▶ Passage to read:
<<<<
"He belonged to a walled city of the fifteenth century, a city of narrow, cobbled streets, and thin spires, where the inhabitants wore pointed shoes and worsted hose. His face was arresting, sensitive, medieval in some strange inexplicable way, and I was reminded of a portrait seen in a gallery."
The unnamed narrator of Rebecca is working as a lady's companion in Monte Carlo when she meets the brooding, recently widowed Maxim de Winter. Swept off her feet by his quick proposal, she returns with him to Manderly, an impressive estate on the Cornish coast. But at Manderly, traces of the former Mrs de Winter, Rebecca, seems to be everywhere and she struggles to make an impression of her own. When she goes for a walk in the rain, it's Rebecca's coat that is given to her and she has to live to Rebecca's schedule but above all, the forbidding housekeeper Mrs Danvers seems unwilling to let the ghost of Rebecca lie.
I just loved everything about
Rebecca. It was the book chosen for me by
the Classics Club spin, and it came from my 'books I am neutral about' list. Having read the book, I'm now definitely no longer neutral towards it! I loved the gothic atmosphere, the mystery elements that kept me guessing, the ambiguity of the character of Rebecca and the way things were left sufficiently open at the end that I'm still not sure whether to love or hate Rebecca, myself.
>>>>
(Spatial reasoning records)
<<<<
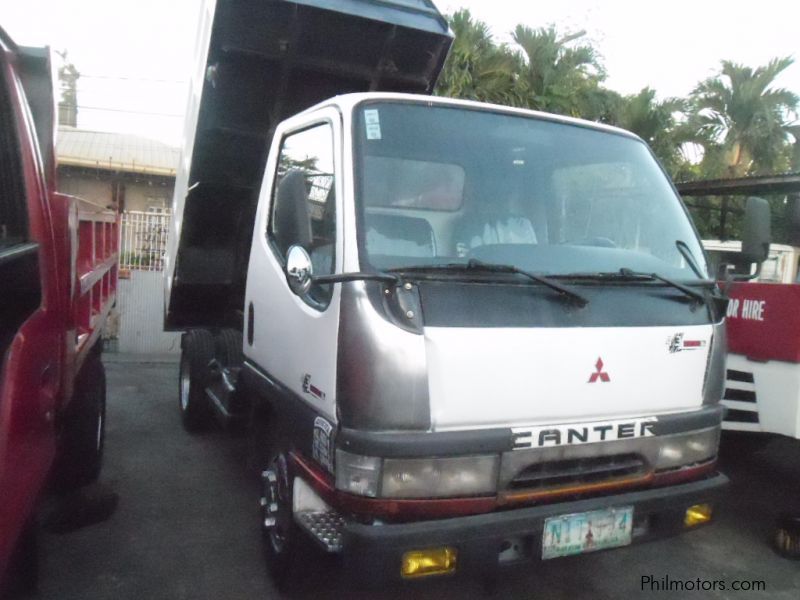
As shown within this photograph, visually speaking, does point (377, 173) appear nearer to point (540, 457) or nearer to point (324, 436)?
point (324, 436)

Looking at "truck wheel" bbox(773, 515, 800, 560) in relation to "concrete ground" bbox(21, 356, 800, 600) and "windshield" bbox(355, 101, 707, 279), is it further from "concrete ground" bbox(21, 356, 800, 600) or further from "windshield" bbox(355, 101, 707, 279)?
"windshield" bbox(355, 101, 707, 279)

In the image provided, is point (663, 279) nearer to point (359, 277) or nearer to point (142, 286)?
point (359, 277)

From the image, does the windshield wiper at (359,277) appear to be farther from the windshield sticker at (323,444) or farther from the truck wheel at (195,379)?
the truck wheel at (195,379)

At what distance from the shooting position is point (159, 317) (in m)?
9.85

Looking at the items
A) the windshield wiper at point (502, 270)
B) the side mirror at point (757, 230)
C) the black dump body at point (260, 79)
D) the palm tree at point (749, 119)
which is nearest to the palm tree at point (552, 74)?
the palm tree at point (749, 119)

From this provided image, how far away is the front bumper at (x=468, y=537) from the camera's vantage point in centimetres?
247

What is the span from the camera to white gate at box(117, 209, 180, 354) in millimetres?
9789

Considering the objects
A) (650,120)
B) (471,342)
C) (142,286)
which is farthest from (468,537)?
(650,120)

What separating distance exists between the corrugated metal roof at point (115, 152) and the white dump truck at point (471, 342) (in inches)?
550

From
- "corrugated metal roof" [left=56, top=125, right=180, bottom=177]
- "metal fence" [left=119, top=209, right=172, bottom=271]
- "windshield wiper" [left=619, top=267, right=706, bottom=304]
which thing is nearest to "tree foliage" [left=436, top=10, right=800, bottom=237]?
"metal fence" [left=119, top=209, right=172, bottom=271]

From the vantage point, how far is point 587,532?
2.80m

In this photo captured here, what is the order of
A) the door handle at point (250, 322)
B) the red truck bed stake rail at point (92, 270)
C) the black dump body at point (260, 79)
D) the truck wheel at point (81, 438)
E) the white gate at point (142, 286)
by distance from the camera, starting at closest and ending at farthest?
the red truck bed stake rail at point (92, 270)
the door handle at point (250, 322)
the truck wheel at point (81, 438)
the black dump body at point (260, 79)
the white gate at point (142, 286)

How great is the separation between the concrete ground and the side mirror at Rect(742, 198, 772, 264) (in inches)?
65.8

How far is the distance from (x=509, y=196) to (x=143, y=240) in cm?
>>>>
▶ Exercise set:
1 – Please copy the review of Rebecca from "I just loved" to "hate Rebecca, myself.", word for word.
2 – Repeat the records word for word, starting at the line that contains "From the vantage" and continuing through the end of the records.
The review and the records are unrelated to each other.

▶ Task-by-task outputs:
1 –
I just loved everything about
Rebecca. It was the book chosen for me by
the Classics Club spin, and it came from my 'books I am neutral about' list. Having read the book, I'm now definitely no longer neutral towards it! I loved the gothic atmosphere, the mystery elements that kept me guessing, the ambiguity of the character of Rebecca and the way things were left sufficiently open at the end that I'm still not sure whether to love or hate Rebecca, myself.

2 –
From the vantage point, how far is point 587,532?
2.80m

In this photo captured here, what is the order of
A) the door handle at point (250, 322)
B) the red truck bed stake rail at point (92, 270)
C) the black dump body at point (260, 79)
D) the truck wheel at point (81, 438)
E) the white gate at point (142, 286)
by distance from the camera, starting at closest and ending at farthest?
the red truck bed stake rail at point (92, 270)
the door handle at point (250, 322)
the truck wheel at point (81, 438)
the black dump body at point (260, 79)
the white gate at point (142, 286)

How great is the separation between the concrete ground and the side mirror at Rect(742, 198, 772, 264) (in inches)?
65.8

How far is the distance from (x=509, y=196) to (x=143, y=240) in cm?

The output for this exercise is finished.